### [Your instructions]
What follows are records. Restate all of them word for word.

### [Stored data]
____

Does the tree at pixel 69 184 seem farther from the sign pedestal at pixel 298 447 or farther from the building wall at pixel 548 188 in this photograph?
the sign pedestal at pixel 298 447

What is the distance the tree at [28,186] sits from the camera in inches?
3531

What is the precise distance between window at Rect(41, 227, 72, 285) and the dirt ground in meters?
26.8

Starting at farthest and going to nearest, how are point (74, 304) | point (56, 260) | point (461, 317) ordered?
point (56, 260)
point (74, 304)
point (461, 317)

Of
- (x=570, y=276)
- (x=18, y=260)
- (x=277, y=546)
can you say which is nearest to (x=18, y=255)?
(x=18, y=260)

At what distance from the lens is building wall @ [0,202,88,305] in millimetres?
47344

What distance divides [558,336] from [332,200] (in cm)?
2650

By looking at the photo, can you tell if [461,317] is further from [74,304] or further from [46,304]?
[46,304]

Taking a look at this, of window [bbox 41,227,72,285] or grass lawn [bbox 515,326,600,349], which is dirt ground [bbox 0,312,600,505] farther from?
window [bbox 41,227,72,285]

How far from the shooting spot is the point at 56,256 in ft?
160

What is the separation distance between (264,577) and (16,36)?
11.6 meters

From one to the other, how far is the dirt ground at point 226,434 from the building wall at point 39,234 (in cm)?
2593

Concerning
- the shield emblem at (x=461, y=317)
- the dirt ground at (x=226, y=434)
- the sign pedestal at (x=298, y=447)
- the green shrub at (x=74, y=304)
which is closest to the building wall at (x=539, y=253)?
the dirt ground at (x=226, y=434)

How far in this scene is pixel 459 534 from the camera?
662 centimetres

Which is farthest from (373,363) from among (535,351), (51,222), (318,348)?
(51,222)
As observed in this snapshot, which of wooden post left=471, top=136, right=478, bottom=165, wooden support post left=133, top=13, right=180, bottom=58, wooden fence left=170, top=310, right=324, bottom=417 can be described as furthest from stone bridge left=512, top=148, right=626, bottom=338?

____

### [Solution to this exercise]
Does the tree at pixel 69 184 seem farther from the sign pedestal at pixel 298 447 or farther from the building wall at pixel 548 188 in this photograph?
the sign pedestal at pixel 298 447

What is the distance the tree at [28,186] sits from the camera in inches?
3531

What is the precise distance between window at Rect(41, 227, 72, 285) and the dirt ground in meters?
26.8

Starting at farthest and going to nearest, how are point (74, 304) | point (56, 260) | point (461, 317) ordered?
point (56, 260)
point (74, 304)
point (461, 317)

Of
- (x=570, y=276)
- (x=18, y=260)
- (x=277, y=546)
can you say which is nearest to (x=18, y=255)?
(x=18, y=260)

At what distance from the lens is building wall @ [0,202,88,305] in millimetres?
47344

What distance divides [558,336] from [332,200] (in cm)?
2650

By looking at the photo, can you tell if [461,317] is further from [74,304] or further from [46,304]?
[46,304]

Taking a look at this, of window [bbox 41,227,72,285] or grass lawn [bbox 515,326,600,349], which is dirt ground [bbox 0,312,600,505] farther from?
window [bbox 41,227,72,285]

How far from the shooting spot is the point at 56,256 in ft?
160

What is the separation distance between (264,577) and (16,36)?
11.6 meters

From one to the other, how far is the dirt ground at point 226,434 from the building wall at point 39,234 (in cm)?
2593

Concerning
- the shield emblem at (x=461, y=317)
- the dirt ground at (x=226, y=434)
- the sign pedestal at (x=298, y=447)
- the green shrub at (x=74, y=304)
which is closest to the building wall at (x=539, y=253)?
the dirt ground at (x=226, y=434)

How far in this scene is pixel 459 534 from the camera?
662 centimetres

Which is farthest from (373,363) from among (535,351), (51,222), (318,348)?
(51,222)
As observed in this snapshot, which of wooden post left=471, top=136, right=478, bottom=165, wooden support post left=133, top=13, right=180, bottom=58, wooden fence left=170, top=310, right=324, bottom=417 can be described as furthest from stone bridge left=512, top=148, right=626, bottom=338?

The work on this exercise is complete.